TASKS AND EXERCISES
[1] Name each person mentioned by name in the article on Illinois bill SB 1564 below.
[2] From the article on Illinois bill SB 1564 below, return the stretch from "The trend, documented" through "laboratories of democracy.", copied word for word.

TEXT SHOWN

“Frankly, I Could Give a Damn.”
“I want to say to any doctor out there, and certainly any doctor I’m going to: your moral beliefs? Frankly, I could give a damn . . . I don’t want your moral judgments; don’t need your moral judgments. Save that for some theology discussion you’re having over dinner.”
Thus spoke Illinois State Senator Linda Holmes in a recent debate over SB 1564. Her thinking isn’t any clearer than her rhetoric: The bill would in fact force pro-life health-care workers to “comply with access to care protocols”—in other words, to personally promote and facilitate abortions.
It passed the Senate by a vote of 34-19 on April 23.When the legislature recessed people of conscience breathed a sigh of relief—until Thursday.
By Thursday it was apparent that House Speaker Michael Madigan was about to call the House back into a special session to pass the bill—and to present Governor Rauner with a chance to do something courageous: veto it.
The vote may have happened by the time you read this.
SB 1564 is one of the first salvos in an abortion-industry counterattack on pro-life success. What the abortion industry has not won—and cannot win—by persuasion, it is now attempting to take by coercion.
Everyone knows the infant-murder industry is threatened by the success of state legislation designed to put brakes on the headlong rush of young women into its clutches—legislation which has the effect of squeezing Planned Parenthood’s profit margins.
The trend, documented by the (abortion-friendly) Guttmacher Institute, began after the 2010 elections, and has continued since.
State-enacted abortion legislation includes physician quality-control measures, mandatory counseling and/or waiting periods, parental involvement, licensing requirements, and more—all designed to protect women’s health and, in their inventiveness, proving that states are, indeed, the laboratories of democracy.
Now, the abortion industry is striking back and defending its business model.
However, it has a problem. How can abortionists make their product look attractive? It’s not as if they can claim any moral high ground, or invoke any noble sentiments, or appeal to any notion of truth and beauty as they try to drive customers to . . . abortuaries.
Certainly not when their potential customers are members of the post-Roe generations, keenly aware that unborn life deserves protection and rejecting abortion in increasing numbers.
So what’s Big Abortion to do?
Hillary Clinton put her finger on the industry’s problem when she said “deep-seated cultural codes, religious beliefs and structural biases have to be changed.”
How does the abortion lobby plan to change millennia-old culture and religion? By resorting to what the Founding Fathers called tyranny: Use government to tell people what they can and cannot legally believe. If customers don’t want the product, re-educate the customers.

INFORMATION SHOWN
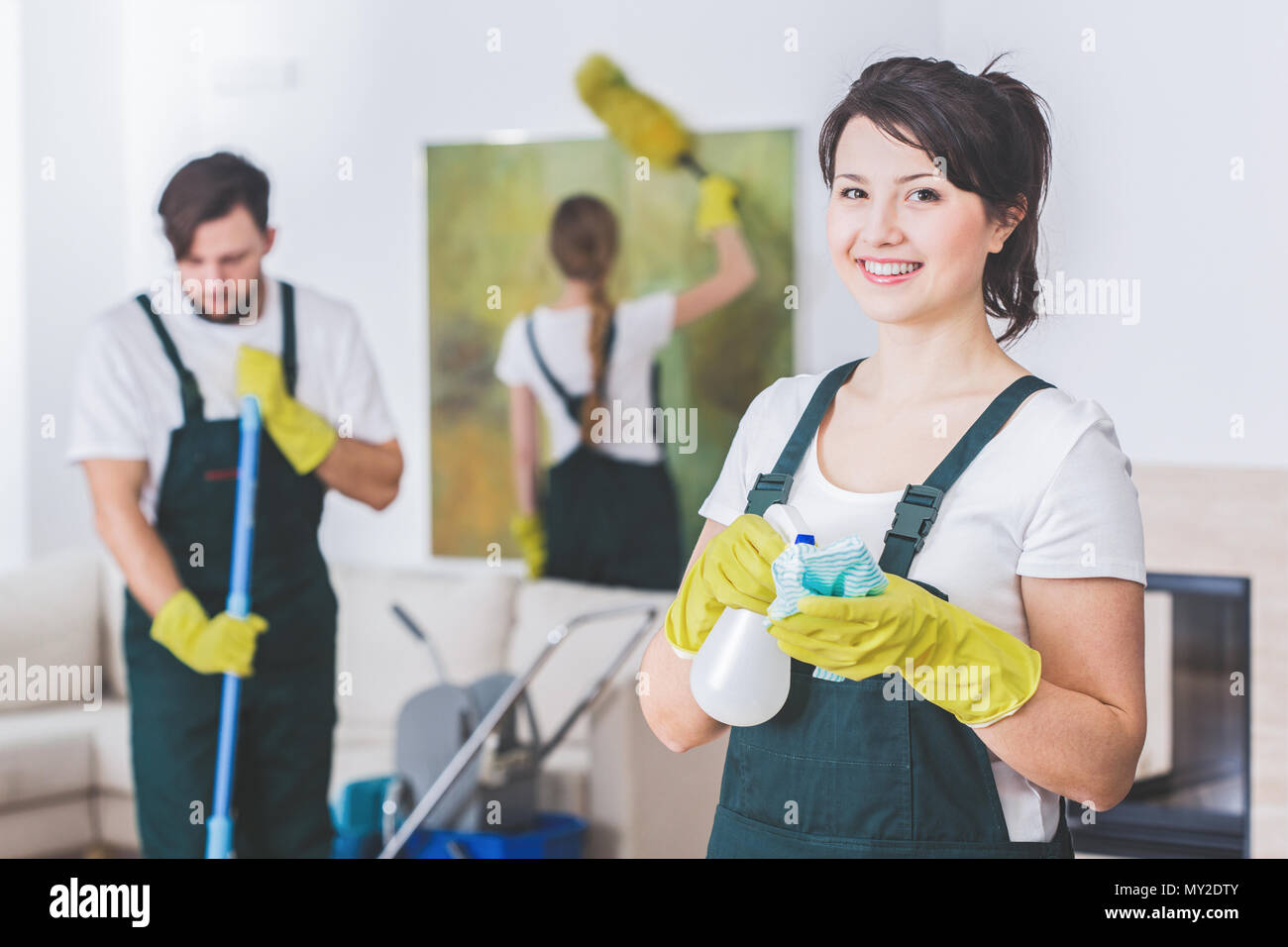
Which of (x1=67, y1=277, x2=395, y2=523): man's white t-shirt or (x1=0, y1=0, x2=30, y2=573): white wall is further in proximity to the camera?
(x1=0, y1=0, x2=30, y2=573): white wall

SOLUTION LIST
[1]
- Linda Holmes
- Michael Madigan
- Governor Rauner
- Hillary Clinton

[2]
The trend, documented by the (abortion-friendly) Guttmacher Institute, began after the 2010 elections, and has continued since.
State-enacted abortion legislation includes physician quality-control measures, mandatory counseling and/or waiting periods, parental involvement, licensing requirements, and more—all designed to protect women’s health and, in their inventiveness, proving that states are, indeed, the laboratories of democracy.